#### Problem statement:
Only those lines running from the line that contains "At what distance from the observer" through the end of the material are to be written out, each exactly as shown.

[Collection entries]
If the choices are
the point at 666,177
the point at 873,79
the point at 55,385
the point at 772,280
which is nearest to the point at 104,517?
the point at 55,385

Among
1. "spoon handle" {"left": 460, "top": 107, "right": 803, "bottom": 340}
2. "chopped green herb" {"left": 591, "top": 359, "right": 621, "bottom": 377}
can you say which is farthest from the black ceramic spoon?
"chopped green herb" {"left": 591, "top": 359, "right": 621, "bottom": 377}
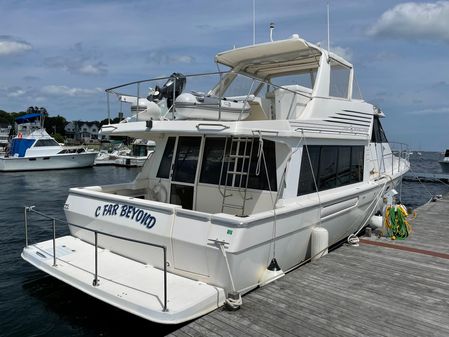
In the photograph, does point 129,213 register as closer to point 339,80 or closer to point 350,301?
point 350,301

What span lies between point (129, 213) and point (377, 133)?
7.03 m

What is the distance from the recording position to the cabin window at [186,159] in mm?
6434

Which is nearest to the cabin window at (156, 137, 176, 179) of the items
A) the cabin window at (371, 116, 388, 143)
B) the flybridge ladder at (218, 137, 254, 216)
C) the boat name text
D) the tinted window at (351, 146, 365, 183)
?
the flybridge ladder at (218, 137, 254, 216)

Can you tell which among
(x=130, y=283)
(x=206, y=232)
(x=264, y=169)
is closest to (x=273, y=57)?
(x=264, y=169)

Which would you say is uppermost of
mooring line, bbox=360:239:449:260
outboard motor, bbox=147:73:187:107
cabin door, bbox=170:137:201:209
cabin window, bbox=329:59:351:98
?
cabin window, bbox=329:59:351:98

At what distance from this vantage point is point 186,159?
6.54m

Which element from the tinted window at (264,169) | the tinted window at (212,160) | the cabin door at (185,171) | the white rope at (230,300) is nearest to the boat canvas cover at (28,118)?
the cabin door at (185,171)

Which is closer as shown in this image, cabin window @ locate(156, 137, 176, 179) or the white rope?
the white rope

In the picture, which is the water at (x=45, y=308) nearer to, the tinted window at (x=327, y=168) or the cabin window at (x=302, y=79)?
the tinted window at (x=327, y=168)

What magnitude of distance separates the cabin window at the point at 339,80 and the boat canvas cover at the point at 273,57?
1.38 ft

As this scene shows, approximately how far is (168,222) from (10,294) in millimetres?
3116

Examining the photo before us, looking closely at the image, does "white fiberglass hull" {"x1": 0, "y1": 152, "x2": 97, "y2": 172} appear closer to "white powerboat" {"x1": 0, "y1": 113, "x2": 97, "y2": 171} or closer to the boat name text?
"white powerboat" {"x1": 0, "y1": 113, "x2": 97, "y2": 171}

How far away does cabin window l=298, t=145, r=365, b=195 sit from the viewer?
629 centimetres

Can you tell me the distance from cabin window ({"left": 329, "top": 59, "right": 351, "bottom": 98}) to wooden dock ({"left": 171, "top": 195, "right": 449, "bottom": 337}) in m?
3.03
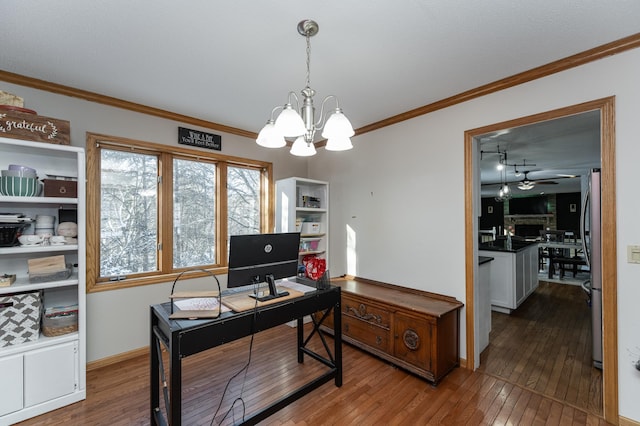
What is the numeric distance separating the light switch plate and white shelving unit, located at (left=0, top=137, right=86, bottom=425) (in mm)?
3994

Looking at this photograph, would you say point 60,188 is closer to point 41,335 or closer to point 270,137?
point 41,335

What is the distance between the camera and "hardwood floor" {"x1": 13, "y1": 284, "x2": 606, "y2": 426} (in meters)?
1.99

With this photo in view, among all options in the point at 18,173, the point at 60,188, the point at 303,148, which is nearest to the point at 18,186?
the point at 18,173

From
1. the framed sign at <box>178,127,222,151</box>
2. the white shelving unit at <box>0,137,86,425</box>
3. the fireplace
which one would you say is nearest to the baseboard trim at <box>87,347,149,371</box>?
the white shelving unit at <box>0,137,86,425</box>

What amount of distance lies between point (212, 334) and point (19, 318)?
5.32 ft

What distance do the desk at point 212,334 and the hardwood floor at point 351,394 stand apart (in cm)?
18

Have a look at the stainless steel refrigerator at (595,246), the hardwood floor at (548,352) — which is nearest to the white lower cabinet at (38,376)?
the hardwood floor at (548,352)

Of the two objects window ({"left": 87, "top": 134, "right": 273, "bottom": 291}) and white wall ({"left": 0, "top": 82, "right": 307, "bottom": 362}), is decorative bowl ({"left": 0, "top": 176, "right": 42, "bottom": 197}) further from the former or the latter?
white wall ({"left": 0, "top": 82, "right": 307, "bottom": 362})

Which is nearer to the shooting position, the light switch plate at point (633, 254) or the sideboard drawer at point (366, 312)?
the light switch plate at point (633, 254)

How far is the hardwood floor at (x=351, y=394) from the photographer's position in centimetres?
199

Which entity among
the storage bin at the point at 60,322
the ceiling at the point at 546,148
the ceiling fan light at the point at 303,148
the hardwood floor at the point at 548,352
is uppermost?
the ceiling at the point at 546,148

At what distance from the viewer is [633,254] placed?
1859 mm

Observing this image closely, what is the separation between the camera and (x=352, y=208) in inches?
148

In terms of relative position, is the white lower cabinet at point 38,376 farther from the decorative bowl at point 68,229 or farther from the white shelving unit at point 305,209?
the white shelving unit at point 305,209
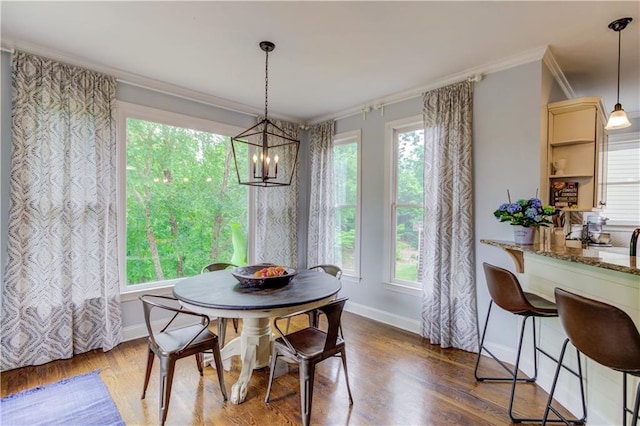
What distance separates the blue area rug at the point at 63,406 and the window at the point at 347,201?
2.90 m

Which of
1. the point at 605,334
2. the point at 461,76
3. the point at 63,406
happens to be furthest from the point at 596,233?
the point at 63,406

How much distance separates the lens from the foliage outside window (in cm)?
358

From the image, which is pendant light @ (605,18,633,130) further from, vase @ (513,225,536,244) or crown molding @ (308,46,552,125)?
vase @ (513,225,536,244)

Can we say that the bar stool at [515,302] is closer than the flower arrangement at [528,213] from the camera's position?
Yes

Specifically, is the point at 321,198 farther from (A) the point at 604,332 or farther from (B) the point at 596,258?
(A) the point at 604,332

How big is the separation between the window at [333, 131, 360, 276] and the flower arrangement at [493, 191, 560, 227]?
191cm

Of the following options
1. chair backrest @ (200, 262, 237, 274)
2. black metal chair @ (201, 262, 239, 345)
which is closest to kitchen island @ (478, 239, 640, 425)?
black metal chair @ (201, 262, 239, 345)

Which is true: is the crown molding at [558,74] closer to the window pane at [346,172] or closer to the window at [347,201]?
Answer: the window at [347,201]

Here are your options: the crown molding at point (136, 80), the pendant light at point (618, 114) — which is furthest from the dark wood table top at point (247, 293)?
the pendant light at point (618, 114)

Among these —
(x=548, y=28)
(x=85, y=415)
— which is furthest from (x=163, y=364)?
(x=548, y=28)

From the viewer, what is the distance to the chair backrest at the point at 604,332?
1.30 metres

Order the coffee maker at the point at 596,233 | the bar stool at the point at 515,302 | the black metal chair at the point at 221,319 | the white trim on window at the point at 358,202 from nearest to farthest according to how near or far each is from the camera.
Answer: the bar stool at the point at 515,302
the black metal chair at the point at 221,319
the coffee maker at the point at 596,233
the white trim on window at the point at 358,202

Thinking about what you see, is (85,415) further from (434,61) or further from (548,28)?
(548,28)

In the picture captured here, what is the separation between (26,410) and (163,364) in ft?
3.44
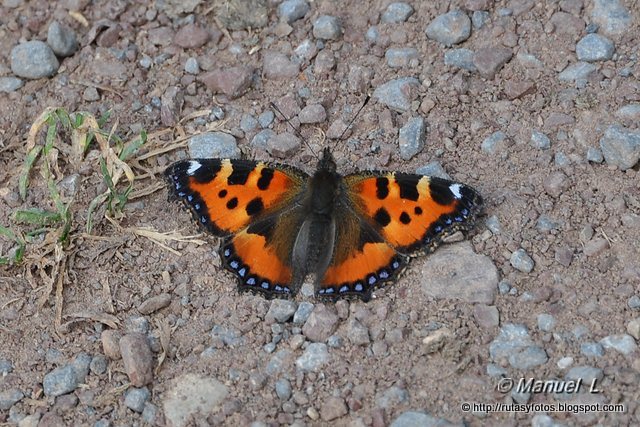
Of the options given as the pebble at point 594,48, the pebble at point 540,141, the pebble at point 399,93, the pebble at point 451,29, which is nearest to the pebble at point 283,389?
the pebble at point 399,93

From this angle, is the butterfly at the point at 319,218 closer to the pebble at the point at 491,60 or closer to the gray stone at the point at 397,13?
the pebble at the point at 491,60

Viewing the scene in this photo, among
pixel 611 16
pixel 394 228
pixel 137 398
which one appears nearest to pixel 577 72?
pixel 611 16

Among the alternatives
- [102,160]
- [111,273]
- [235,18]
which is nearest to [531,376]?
[111,273]

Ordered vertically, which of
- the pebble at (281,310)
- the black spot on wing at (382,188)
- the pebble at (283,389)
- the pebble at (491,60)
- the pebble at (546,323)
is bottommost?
the pebble at (283,389)

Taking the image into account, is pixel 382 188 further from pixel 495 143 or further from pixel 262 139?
pixel 262 139

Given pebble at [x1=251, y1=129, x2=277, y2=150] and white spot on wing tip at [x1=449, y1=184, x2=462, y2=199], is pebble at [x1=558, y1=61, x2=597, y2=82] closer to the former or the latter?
white spot on wing tip at [x1=449, y1=184, x2=462, y2=199]

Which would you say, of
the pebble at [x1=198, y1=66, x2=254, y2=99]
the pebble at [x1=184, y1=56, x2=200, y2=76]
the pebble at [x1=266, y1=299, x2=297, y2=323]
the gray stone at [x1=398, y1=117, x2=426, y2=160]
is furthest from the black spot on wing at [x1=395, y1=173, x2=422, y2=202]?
the pebble at [x1=184, y1=56, x2=200, y2=76]

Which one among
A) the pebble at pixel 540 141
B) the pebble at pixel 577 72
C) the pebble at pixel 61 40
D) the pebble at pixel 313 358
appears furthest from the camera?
the pebble at pixel 61 40
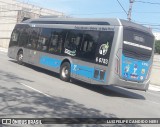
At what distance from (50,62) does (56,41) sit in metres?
1.22

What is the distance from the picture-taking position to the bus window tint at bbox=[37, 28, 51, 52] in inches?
797

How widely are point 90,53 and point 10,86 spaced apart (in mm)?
4637

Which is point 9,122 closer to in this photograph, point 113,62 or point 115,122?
point 115,122

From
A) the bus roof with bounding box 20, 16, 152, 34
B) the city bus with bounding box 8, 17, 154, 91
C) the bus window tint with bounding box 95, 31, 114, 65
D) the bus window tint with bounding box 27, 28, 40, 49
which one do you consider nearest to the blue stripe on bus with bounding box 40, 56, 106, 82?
the city bus with bounding box 8, 17, 154, 91

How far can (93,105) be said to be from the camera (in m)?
11.8

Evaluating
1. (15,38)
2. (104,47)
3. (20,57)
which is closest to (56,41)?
(104,47)

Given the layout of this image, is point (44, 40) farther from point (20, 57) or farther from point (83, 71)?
point (83, 71)

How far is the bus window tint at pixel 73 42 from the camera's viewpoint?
1738cm

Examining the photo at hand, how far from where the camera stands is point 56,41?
19.3 meters

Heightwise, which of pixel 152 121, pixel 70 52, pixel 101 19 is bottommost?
pixel 152 121

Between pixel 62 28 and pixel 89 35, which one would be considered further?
pixel 62 28

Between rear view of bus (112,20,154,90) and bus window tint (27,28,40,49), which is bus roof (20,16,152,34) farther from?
bus window tint (27,28,40,49)

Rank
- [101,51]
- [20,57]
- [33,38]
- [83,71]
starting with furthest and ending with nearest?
1. [20,57]
2. [33,38]
3. [83,71]
4. [101,51]

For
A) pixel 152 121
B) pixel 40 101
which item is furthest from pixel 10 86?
pixel 152 121
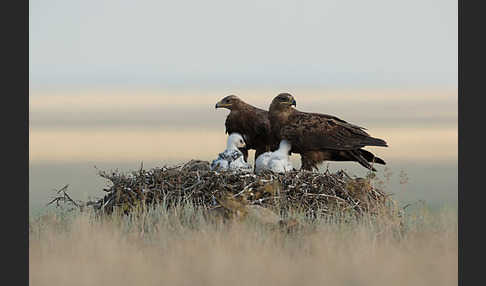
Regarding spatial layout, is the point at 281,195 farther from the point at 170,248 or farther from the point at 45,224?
the point at 45,224

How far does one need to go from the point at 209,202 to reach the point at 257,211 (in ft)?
2.93

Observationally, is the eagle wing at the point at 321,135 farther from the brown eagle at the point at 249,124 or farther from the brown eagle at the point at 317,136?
the brown eagle at the point at 249,124

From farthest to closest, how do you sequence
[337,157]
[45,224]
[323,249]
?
1. [337,157]
2. [45,224]
3. [323,249]

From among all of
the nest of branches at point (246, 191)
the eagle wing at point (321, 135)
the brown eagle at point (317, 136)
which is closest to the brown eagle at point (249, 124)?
the brown eagle at point (317, 136)

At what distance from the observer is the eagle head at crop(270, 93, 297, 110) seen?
41.7ft

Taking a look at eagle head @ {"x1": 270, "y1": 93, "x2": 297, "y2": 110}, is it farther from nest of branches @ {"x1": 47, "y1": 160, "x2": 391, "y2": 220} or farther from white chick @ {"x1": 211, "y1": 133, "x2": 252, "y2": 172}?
nest of branches @ {"x1": 47, "y1": 160, "x2": 391, "y2": 220}

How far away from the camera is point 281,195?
11414 millimetres

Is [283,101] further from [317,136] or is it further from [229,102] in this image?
[229,102]

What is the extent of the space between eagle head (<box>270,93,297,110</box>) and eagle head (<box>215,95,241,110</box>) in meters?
0.70

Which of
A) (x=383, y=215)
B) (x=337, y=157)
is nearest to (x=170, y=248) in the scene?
(x=383, y=215)

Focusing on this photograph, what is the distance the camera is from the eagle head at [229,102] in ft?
43.1

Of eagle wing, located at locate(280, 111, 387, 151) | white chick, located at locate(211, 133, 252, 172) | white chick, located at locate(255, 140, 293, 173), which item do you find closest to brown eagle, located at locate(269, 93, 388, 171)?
eagle wing, located at locate(280, 111, 387, 151)

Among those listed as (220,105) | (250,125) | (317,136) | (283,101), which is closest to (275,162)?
(317,136)

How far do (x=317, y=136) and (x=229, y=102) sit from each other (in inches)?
58.8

#### Task solution:
At what distance from the observer is the eagle head at crop(270, 93, 297, 110) seen?
41.7ft

Taking a look at eagle head @ {"x1": 270, "y1": 93, "x2": 297, "y2": 110}, is it farther from nest of branches @ {"x1": 47, "y1": 160, "x2": 391, "y2": 220} or farther from white chick @ {"x1": 211, "y1": 133, "x2": 252, "y2": 172}?
nest of branches @ {"x1": 47, "y1": 160, "x2": 391, "y2": 220}

How far away from the camera is point 281,195?
11414 millimetres

Is [283,101] further from [317,136] or is it further from [229,102] in this image?
[229,102]

What is the extent of the space between eagle head (<box>270,93,297,110</box>) and eagle head (<box>215,95,241,110</box>) in meters?
0.70

Which of
A) (x=383, y=215)
B) (x=337, y=157)
is nearest to (x=170, y=248) in the scene?
(x=383, y=215)

Focusing on this photograph, what is the distance the camera is from the eagle head at [229,102] in ft?
43.1

Of eagle wing, located at locate(280, 111, 387, 151) | white chick, located at locate(211, 133, 252, 172) | white chick, located at locate(255, 140, 293, 173), which item do you find closest to brown eagle, located at locate(269, 93, 388, 171)?
eagle wing, located at locate(280, 111, 387, 151)

Among those listed as (220,105) | (250,125) | (317,136) | (283,101), which is closest to (275,162)?
(317,136)

How far do (x=317, y=136) and (x=229, y=102) sit from each other (in inches)?
58.8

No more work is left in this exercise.